• **YOUR OBJECTIVE**
Reproduce every one of the following rows word for word, and leave the pictures out of your answer.

# DATASET start

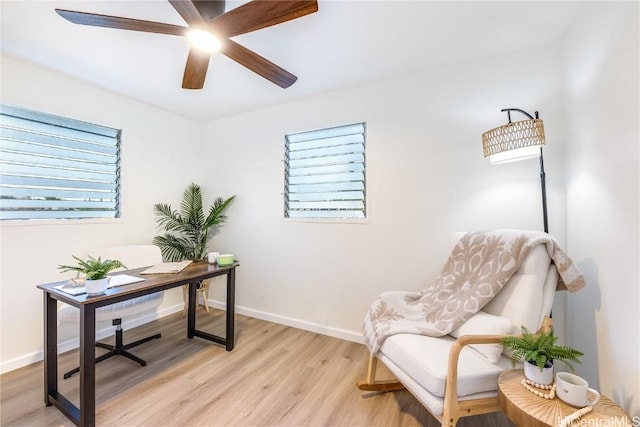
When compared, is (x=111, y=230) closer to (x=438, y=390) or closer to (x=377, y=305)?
(x=377, y=305)

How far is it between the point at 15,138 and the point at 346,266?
3.04 m

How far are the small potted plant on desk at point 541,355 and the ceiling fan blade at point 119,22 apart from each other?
2.29m

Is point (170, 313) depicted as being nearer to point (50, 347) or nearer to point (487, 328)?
point (50, 347)

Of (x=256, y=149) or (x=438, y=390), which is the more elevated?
(x=256, y=149)

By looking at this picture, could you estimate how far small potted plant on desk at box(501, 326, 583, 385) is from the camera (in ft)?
3.75

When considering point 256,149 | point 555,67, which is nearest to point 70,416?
point 256,149

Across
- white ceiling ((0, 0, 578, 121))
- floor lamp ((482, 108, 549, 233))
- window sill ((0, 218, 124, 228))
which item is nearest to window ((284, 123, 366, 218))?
white ceiling ((0, 0, 578, 121))

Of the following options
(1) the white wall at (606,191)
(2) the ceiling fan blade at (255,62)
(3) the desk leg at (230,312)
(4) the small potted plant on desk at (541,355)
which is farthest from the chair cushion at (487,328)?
(2) the ceiling fan blade at (255,62)

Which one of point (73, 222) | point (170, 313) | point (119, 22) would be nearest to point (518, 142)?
point (119, 22)

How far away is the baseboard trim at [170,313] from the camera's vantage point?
2.16 m

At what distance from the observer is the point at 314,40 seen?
1.95 metres

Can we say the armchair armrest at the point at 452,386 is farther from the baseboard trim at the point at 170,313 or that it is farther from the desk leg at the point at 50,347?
the desk leg at the point at 50,347

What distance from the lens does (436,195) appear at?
230cm

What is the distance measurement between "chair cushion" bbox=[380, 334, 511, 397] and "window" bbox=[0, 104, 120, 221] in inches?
119
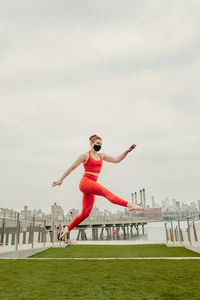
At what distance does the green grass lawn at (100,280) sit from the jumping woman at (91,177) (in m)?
0.99

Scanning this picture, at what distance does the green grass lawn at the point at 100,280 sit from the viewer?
3.09 metres

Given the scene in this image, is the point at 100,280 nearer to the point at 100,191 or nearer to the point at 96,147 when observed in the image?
the point at 100,191

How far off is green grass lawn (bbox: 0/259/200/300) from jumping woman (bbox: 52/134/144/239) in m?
0.99

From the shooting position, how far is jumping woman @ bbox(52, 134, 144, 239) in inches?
187

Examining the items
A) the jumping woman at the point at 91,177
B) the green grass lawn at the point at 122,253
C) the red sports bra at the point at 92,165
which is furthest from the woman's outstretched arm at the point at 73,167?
the green grass lawn at the point at 122,253

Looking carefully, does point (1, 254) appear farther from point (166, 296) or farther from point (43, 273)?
point (166, 296)

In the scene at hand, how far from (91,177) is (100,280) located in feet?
6.54

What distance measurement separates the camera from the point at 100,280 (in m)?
3.84

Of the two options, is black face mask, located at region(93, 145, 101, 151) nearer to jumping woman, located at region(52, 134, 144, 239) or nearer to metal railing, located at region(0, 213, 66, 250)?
jumping woman, located at region(52, 134, 144, 239)

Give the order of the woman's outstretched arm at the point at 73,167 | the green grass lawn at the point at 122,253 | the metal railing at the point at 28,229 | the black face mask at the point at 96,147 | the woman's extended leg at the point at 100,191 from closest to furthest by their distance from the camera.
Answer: the woman's extended leg at the point at 100,191 → the woman's outstretched arm at the point at 73,167 → the black face mask at the point at 96,147 → the metal railing at the point at 28,229 → the green grass lawn at the point at 122,253

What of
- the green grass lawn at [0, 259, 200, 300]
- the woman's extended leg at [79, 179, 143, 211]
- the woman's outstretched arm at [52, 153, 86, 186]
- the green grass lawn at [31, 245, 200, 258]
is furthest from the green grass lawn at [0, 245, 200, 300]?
the green grass lawn at [31, 245, 200, 258]

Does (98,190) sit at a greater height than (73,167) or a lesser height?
lesser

# DATASET end

• **SOLUTION**
When compared, is (x=111, y=230) closer to (x=438, y=390) or closer to (x=377, y=305)?
(x=377, y=305)

How far is it between the point at 15,138 and the point at 346,266?
3.04 m

How far are the small potted plant on desk at point 541,355 and the ceiling fan blade at point 119,22 apart from each other?
2.29m

Is point (170, 313) depicted as being nearer to point (50, 347) or nearer to point (487, 328)?
point (50, 347)

Of (x=256, y=149) or (x=438, y=390), which is the more elevated?
(x=256, y=149)

By looking at this picture, could you estimate how far small potted plant on desk at box(501, 326, 583, 385) is from the camera (in ft)?
3.75

When considering point 256,149 | point 555,67, which is nearest to point 70,416?
point 256,149

Across
- white ceiling ((0, 0, 578, 121))
- floor lamp ((482, 108, 549, 233))
- window sill ((0, 218, 124, 228))
which item is nearest to window ((284, 123, 366, 218))?
white ceiling ((0, 0, 578, 121))

Of the following options
(1) the white wall at (606,191)
(2) the ceiling fan blade at (255,62)
(3) the desk leg at (230,312)
(4) the small potted plant on desk at (541,355)
which is farthest from the chair cushion at (487,328)?
(2) the ceiling fan blade at (255,62)

Which one of point (73, 222) | point (170, 313) | point (119, 22) would be nearest to point (518, 142)?
point (119, 22)

How far away is the baseboard trim at [170,313] from the camera's vantage point?
2.16 m

At what distance from the observer is the point at 314,40 seen?
1.95 metres

Can we say the armchair armrest at the point at 452,386 is farther from the baseboard trim at the point at 170,313 or that it is farther from the desk leg at the point at 50,347?
the desk leg at the point at 50,347

What distance from the lens does (436,195) appear at?
230cm

What is the distance measurement between "chair cushion" bbox=[380, 334, 511, 397] and "window" bbox=[0, 104, 120, 221] in inches?
119
At what distance does the green grass lawn at (100,280) sit from the jumping woman at (91,177) (in m)?
0.99

Scanning this picture, at what distance does the green grass lawn at the point at 100,280 sit from the viewer?
3.09 metres

Given the scene in this image, is the point at 100,280 nearer to the point at 100,191 or nearer to the point at 96,147 when observed in the image?
the point at 100,191

How far off is green grass lawn (bbox: 0/259/200/300) from jumping woman (bbox: 52/134/144/239) in m?
0.99

From the shooting position, how far is jumping woman @ bbox(52, 134, 144, 239) in inches?
187

Examining the items
A) the jumping woman at the point at 91,177
B) the green grass lawn at the point at 122,253
C) the red sports bra at the point at 92,165
which is furthest from the woman's outstretched arm at the point at 73,167?
the green grass lawn at the point at 122,253

Looking carefully, does point (1, 254) appear farther from point (166, 296) or farther from point (43, 273)?
point (166, 296)

In the scene at hand, how far from (91,177) is (100,280) located in feet?
6.54

What distance measurement separates the camera from the point at 100,280 (in m)?
3.84

Of the two options, is black face mask, located at region(93, 145, 101, 151) nearer to jumping woman, located at region(52, 134, 144, 239) or nearer to metal railing, located at region(0, 213, 66, 250)?
jumping woman, located at region(52, 134, 144, 239)

Give the order of the woman's outstretched arm at the point at 73,167 | the green grass lawn at the point at 122,253 | the metal railing at the point at 28,229 | the black face mask at the point at 96,147 | the woman's extended leg at the point at 100,191 from closest to furthest by their distance from the camera.
Answer: the woman's extended leg at the point at 100,191 → the woman's outstretched arm at the point at 73,167 → the black face mask at the point at 96,147 → the metal railing at the point at 28,229 → the green grass lawn at the point at 122,253

What of
- the green grass lawn at [0, 259, 200, 300]
- the woman's extended leg at [79, 179, 143, 211]
- the woman's outstretched arm at [52, 153, 86, 186]
- the green grass lawn at [31, 245, 200, 258]
is furthest from the green grass lawn at [0, 245, 200, 300]?
the green grass lawn at [31, 245, 200, 258]

Does (98,190) sit at a greater height than (73,167) or a lesser height?
lesser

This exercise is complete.